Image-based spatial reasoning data
----------------------------------------

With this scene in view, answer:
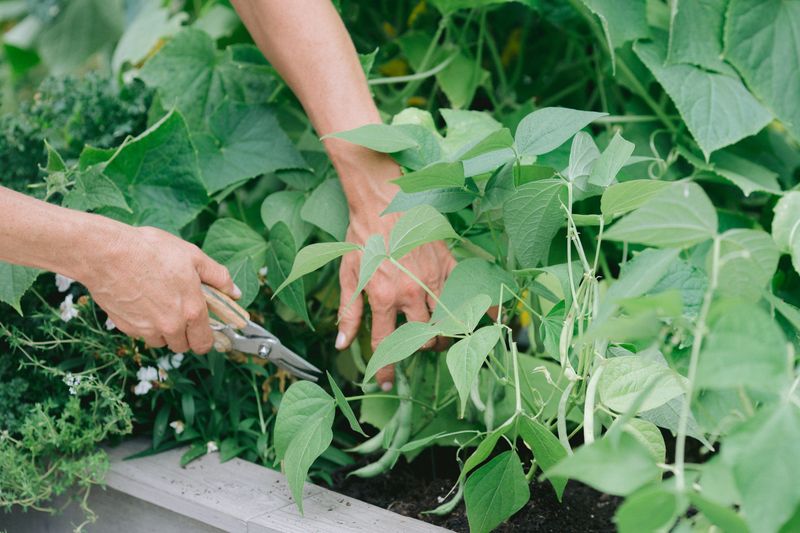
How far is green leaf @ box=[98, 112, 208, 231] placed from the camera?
3.26 ft

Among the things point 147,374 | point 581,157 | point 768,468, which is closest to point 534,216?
point 581,157

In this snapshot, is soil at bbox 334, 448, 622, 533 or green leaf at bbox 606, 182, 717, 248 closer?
green leaf at bbox 606, 182, 717, 248

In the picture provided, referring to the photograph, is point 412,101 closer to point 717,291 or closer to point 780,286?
point 780,286

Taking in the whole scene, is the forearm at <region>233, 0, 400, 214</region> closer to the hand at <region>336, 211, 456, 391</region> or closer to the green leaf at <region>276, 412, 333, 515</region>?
the hand at <region>336, 211, 456, 391</region>

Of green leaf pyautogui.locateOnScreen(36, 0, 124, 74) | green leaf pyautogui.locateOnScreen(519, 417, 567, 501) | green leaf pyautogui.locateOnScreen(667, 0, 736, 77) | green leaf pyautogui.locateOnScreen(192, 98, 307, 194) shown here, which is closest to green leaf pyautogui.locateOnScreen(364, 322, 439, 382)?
green leaf pyautogui.locateOnScreen(519, 417, 567, 501)

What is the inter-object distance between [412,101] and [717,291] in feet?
2.92

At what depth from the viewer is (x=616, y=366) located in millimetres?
652

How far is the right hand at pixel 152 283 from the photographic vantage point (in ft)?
2.57

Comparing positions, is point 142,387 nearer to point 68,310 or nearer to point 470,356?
point 68,310

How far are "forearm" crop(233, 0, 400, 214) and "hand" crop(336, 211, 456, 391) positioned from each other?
0.03 metres

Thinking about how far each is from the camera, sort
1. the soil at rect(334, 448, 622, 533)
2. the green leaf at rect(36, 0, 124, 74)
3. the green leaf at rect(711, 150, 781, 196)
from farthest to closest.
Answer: the green leaf at rect(36, 0, 124, 74) < the green leaf at rect(711, 150, 781, 196) < the soil at rect(334, 448, 622, 533)

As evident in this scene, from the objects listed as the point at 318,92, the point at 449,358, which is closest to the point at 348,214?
the point at 318,92

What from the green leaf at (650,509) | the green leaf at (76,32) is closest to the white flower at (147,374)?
the green leaf at (650,509)

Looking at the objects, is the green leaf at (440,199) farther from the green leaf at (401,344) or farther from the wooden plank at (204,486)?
the wooden plank at (204,486)
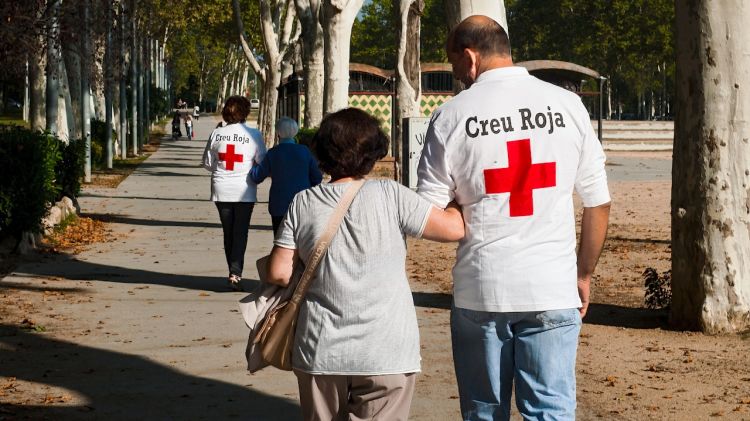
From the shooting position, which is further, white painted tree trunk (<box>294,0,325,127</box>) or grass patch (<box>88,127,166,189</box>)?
white painted tree trunk (<box>294,0,325,127</box>)

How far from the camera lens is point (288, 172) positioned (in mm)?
10703

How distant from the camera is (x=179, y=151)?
48188 mm

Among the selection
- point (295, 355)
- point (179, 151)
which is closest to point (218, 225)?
point (295, 355)

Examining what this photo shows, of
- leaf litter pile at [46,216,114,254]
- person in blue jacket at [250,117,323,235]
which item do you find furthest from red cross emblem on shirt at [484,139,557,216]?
leaf litter pile at [46,216,114,254]

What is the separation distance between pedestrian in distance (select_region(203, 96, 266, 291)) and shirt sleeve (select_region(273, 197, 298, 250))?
6860 mm

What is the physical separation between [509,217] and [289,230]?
0.70 meters

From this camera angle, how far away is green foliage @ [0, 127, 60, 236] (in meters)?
13.8

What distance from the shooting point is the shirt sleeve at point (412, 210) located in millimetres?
4230

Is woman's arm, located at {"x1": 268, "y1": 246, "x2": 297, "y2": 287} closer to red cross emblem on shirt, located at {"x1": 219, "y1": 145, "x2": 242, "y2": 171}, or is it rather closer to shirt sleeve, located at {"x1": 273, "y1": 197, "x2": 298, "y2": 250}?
shirt sleeve, located at {"x1": 273, "y1": 197, "x2": 298, "y2": 250}

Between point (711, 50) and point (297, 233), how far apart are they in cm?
550

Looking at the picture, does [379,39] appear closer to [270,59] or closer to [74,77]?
[270,59]

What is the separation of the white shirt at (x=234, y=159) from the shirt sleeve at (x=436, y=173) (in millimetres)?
6946

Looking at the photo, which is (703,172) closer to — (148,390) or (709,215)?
(709,215)

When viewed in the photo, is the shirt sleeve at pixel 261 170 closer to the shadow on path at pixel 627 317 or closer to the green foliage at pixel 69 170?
the shadow on path at pixel 627 317
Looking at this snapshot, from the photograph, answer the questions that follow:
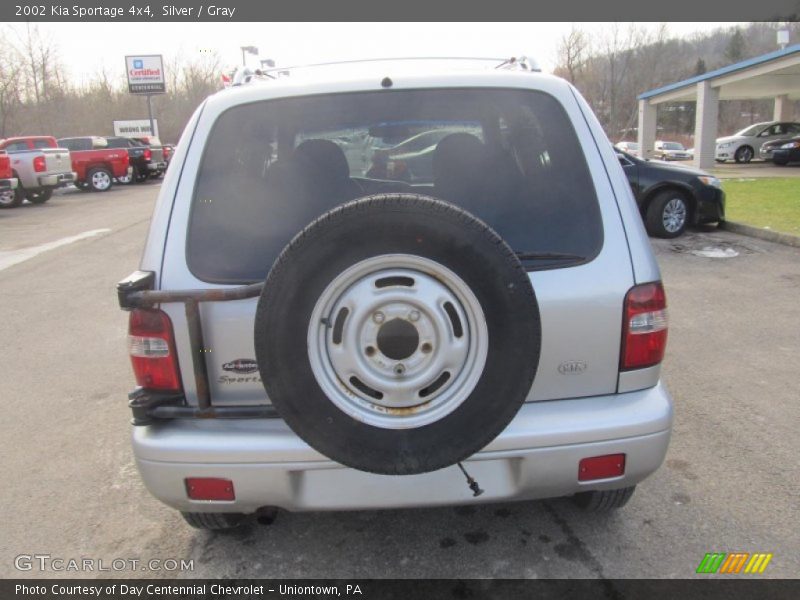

----------------------------------------

## Problem requirements
Copy out word for word the part that begins with the line containing "In the picture" and ends with the line containing "0.03 metres", both of those lines included.

## Answer for this exercise
In the picture provided, referring to the photograph, is point 412,101 closer to point 717,291 or closer to point 780,286?
point 780,286

Taking in the whole scene, is the forearm at <region>233, 0, 400, 214</region> closer to the hand at <region>336, 211, 456, 391</region> or closer to the green leaf at <region>276, 412, 333, 515</region>?
the hand at <region>336, 211, 456, 391</region>

Of green leaf pyautogui.locateOnScreen(36, 0, 124, 74) | green leaf pyautogui.locateOnScreen(519, 417, 567, 501) | green leaf pyautogui.locateOnScreen(667, 0, 736, 77) | green leaf pyautogui.locateOnScreen(192, 98, 307, 194) shown here, which is closest to green leaf pyautogui.locateOnScreen(364, 322, 439, 382)?
green leaf pyautogui.locateOnScreen(519, 417, 567, 501)

What is the inter-object distance between [412,101] and [717,291] in feet?
2.92

At what depth from the viewer is (x=616, y=366) located in millimetres?
652

How far is the right hand at pixel 152 283 from the photographic vantage point (in ft)?
2.57

Comparing positions, is point 142,387 nearer to point 68,310 or nearer to point 470,356?
point 68,310

How far are "forearm" crop(233, 0, 400, 214) and "hand" crop(336, 211, 456, 391) positioned from each other?
0.03 metres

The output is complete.